Rachel also liked when I showed her how to poke holes in balls of dough. She thought this was hilarious. We started out making eyes on a head, but then it turned into a big ball of dough covered in holes. “EYE!” she’d yell while gouging at the dough. One day I hope she’ll get over her eye-gouging fascination. She’s been at it since she could move…
We also played a game where we flattened out balls of dough and then used them as drum pads. She had a blast with that!
That game morphed into a color-matching game. I kept a little ball of each color and gave Rachel all four “drums,” then I’d hold up a ball of dough, call out the color, and she’d try to hit the right drum. It was like “Rockband,” baby-style.*
After we were finished with that, we began mashing the play dough with different body parts: elbows, wrists, thumbs, chins, noses, etc. Rachel is the one who thought of that game.

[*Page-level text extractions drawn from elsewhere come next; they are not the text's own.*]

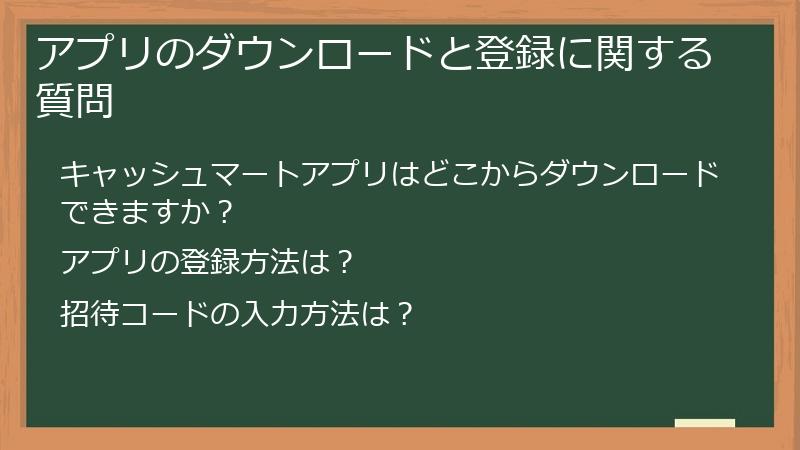 アプリのダウンロードと登録に関する質問

キャッシュマートアプリはどこからダウンロードできますか？

アプリの登録方法は？

招待コードの入力方法は？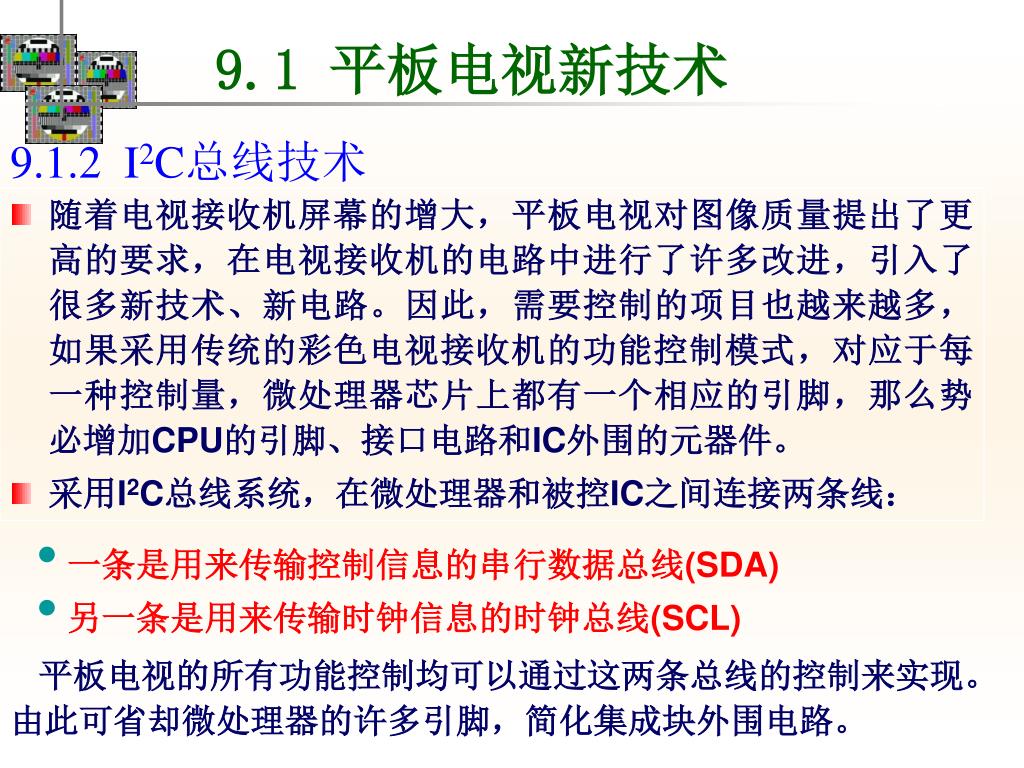 9.1 平板电视新技术

9.1.2 $I^2C$总线技术

随着电视接收机屏幕的增大，平板电视对图像质量提出了更高的要求，在电视接收机的电路中进行了许多改进，引入了很多新技术、新电路。因此，需要控制的项目也越来越多，如果采用传统的彩色电视接收机的功能控制模式，对应于每一种控制量，微处理器芯片上都有一个相应的引脚，那么势必增加CPU的引脚、接口电路和IC外围的元器件。

采用$I^2C$总线系统，在微处理器和被控IC之间连接两条线：

一条是用来传输控制信息的串行数据总线(SDA)

另一条是用来传输时钟信息的时钟总线(SCL)

平板电视的所有功能控制均可以通过这两条总线的控制来实现。由此可省却微处理器的许多引脚，简化集成块外围电路。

She spent so much time facedown in the dough while she was pushing it with her nose. I would have worried she had drowned on her play dough had she not been giggling the whole time.
Then Rachel came up with a bit of dough that she insisted was a potty. She then requested that I make a baby for her. She has this odd fascination of toilet training her dolls and toys. She loves to take things “pah-pah.” I deny that it has anything to do with the fact that I ask her 2000+ times a day if she needs to go potty. It’s probably just a normal thing kids her age go through, right? (Or it might stem from the fact that I ask her 2000+ times a day if she needs to go potty.)
So I made a baby for her to play with. I thought for sure the first thing she would do would be to pretend to make it go potty. I was wrong. The first thing she did was take a pretend bite out of it.
Maybe the baby looked a little too much like a banana. I told her that we don’t bite people, even if they look like bananas. She kissed the baby better…and then made it use the potty. And then she entered into her own world of mother-of-yellow-blue-and-green-triplets. It was quite entertaining to watch.
The pink blob was the bed, she informed me when I asked her if she wanted me to make a pink baby for her as well. She put each baby to bed by squishing the baby between her head and her hand, signing “sleep,” before putting it on the pink blob. I’m not sure what all happened after that because she was, as I mentioned, completely in her own world. I left her unattended.
There was a lot of waa-ing and shushing going on and I let her play until she started crying for real. She had managed to rip off the heads of all three babies. I’m not sure how, but she must have done it one by one. It was really upsetting her, so I told her that it was time to clean up for lunch, anyway.
She cried the whole time we were cleaning up…and only asked to watch Pooh one more time today…and when we were making dinner she made a mad dash for the refrigerator when it was open and grabbed the dough.
We may have cured the Pooh addiction, but Rachel is still a member of the PAA. The full title has been changed to Play (dough) Addicts Anonymous. A much healthier addiction, in my opinion—it helps exercise her imagination.
*I’ve actually never played Rockband, so maybe it’s not like it at all. It was kind of like Guitar Hero, though, which I assume is kind of like Rockband.